* _PASSAGE_:
It occurred to me this week that we’ve stumbled into Spring, and I didn’t even notice. There are lambs in the fields and the clocks have gone forward…it’s light when I leave for work and when I come home, and I even managed two commutes this week without wearing a coat. I know, right?  

It’s time for a bit of a spring clean I think. More importantly, it’s time for a bit of a wardrobe clear-out. I’ve got to hold my hands up and admit that since my arse commenced its steady march down the sizes, I may have treated myself to the odd thing here or there. Says the queen of understatement. Yes okay whatever, you caught me with a smoking credit card.   It’s hard not to get carried away with yourself though, at the prospect of being able to buy nice stuff for the first time in years. My wardrobe is groaning.

I’ve got to be honest, this time of year has been known to fill me with dread. I always struggled with the transition from winter wardrobe (black pants, shapeless swingy stretchy top) to spring wardrobe (black pants, shapeless swingy stretchy top) to summer wardrobe (black pants, shapeless swingy stretchy top). It felt like the whole world except me ditched anything black in favour of floaty fabrics and linens in lovely spring-like colours.

* _INSTRUCTIONS_:
1. Decide whether each statement below agrees with the passage, answering yes or no and quoting the exact words of the passage that settle it. (a) The writer made two commutes this week without a coat. (b) The writer's wardrobe is half empty. (c) The writer has always looked forward to this time of year.
2. Count the lines of the records that contain the string "wood", treating case as significant, and give only the number.

Spatial question entries:

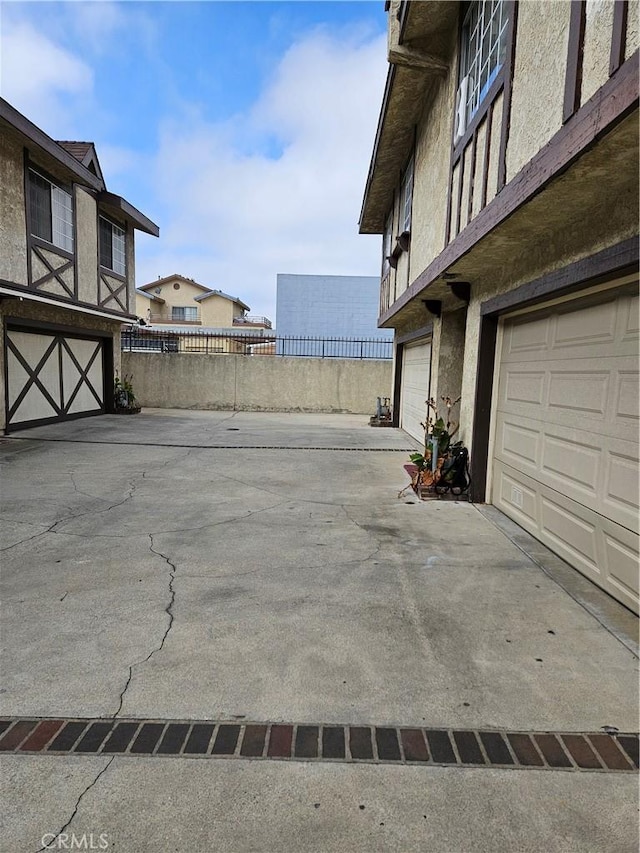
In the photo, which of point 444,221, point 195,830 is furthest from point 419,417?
point 195,830

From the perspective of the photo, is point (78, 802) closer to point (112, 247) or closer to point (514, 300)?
point (514, 300)

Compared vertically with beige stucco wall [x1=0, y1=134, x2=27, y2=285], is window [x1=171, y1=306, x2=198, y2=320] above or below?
above

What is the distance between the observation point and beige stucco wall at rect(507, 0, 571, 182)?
10.9 ft

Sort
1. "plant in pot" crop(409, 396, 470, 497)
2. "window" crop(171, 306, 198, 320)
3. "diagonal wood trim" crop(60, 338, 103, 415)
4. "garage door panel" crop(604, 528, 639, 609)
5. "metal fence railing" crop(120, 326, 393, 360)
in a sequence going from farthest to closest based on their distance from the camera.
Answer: "window" crop(171, 306, 198, 320) < "metal fence railing" crop(120, 326, 393, 360) < "diagonal wood trim" crop(60, 338, 103, 415) < "plant in pot" crop(409, 396, 470, 497) < "garage door panel" crop(604, 528, 639, 609)

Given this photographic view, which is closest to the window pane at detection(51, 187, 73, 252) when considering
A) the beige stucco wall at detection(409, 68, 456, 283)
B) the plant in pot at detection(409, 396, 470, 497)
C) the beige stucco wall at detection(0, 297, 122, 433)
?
the beige stucco wall at detection(0, 297, 122, 433)

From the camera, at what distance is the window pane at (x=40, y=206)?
395 inches

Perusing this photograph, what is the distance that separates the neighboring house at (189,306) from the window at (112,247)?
73.1 feet

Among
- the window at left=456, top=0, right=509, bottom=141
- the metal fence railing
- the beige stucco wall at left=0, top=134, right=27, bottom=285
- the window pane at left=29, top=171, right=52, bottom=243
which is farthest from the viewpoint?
the metal fence railing

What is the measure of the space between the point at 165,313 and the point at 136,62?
Result: 3675 centimetres

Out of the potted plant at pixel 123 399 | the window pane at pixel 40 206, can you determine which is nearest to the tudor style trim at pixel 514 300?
the window pane at pixel 40 206

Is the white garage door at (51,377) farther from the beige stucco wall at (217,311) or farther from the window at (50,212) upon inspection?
the beige stucco wall at (217,311)

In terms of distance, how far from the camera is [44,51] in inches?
297

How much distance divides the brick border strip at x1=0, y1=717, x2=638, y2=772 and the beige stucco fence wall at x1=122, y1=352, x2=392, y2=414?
50.3 ft

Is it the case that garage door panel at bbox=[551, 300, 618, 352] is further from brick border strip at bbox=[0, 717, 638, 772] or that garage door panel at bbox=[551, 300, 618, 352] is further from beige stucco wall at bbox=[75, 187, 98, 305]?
beige stucco wall at bbox=[75, 187, 98, 305]
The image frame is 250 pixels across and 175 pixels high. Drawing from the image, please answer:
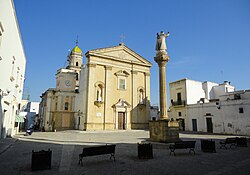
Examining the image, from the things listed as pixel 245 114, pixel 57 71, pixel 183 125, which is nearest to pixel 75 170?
pixel 245 114

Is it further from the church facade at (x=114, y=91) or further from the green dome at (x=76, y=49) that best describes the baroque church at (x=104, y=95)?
the green dome at (x=76, y=49)

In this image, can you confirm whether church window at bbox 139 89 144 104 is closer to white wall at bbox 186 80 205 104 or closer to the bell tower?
white wall at bbox 186 80 205 104

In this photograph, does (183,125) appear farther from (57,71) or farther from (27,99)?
(27,99)

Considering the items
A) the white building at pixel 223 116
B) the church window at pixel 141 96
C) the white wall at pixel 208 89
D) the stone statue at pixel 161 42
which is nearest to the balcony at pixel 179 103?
the white building at pixel 223 116

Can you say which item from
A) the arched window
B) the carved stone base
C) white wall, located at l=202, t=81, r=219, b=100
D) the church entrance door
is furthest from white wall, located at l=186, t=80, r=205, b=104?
the carved stone base

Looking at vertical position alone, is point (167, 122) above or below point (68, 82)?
below

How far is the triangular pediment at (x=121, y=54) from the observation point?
90.7 feet

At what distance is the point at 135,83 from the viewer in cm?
2969

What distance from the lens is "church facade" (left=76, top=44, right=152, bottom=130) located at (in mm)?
25920

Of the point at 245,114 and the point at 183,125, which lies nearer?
the point at 245,114

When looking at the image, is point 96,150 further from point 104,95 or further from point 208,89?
point 208,89

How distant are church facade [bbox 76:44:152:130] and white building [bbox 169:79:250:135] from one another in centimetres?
549

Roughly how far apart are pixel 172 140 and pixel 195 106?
18.6 m

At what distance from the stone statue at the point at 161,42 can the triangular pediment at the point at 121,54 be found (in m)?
16.0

* _SOLUTIONS TO THE TASKS_:
1.
(a) Yes: "I even managed two commutes this week without wearing a coat."
(b) No: "My wardrobe is groaning."
(c) No: "this time of year has been known to fill me with dread."

2. 2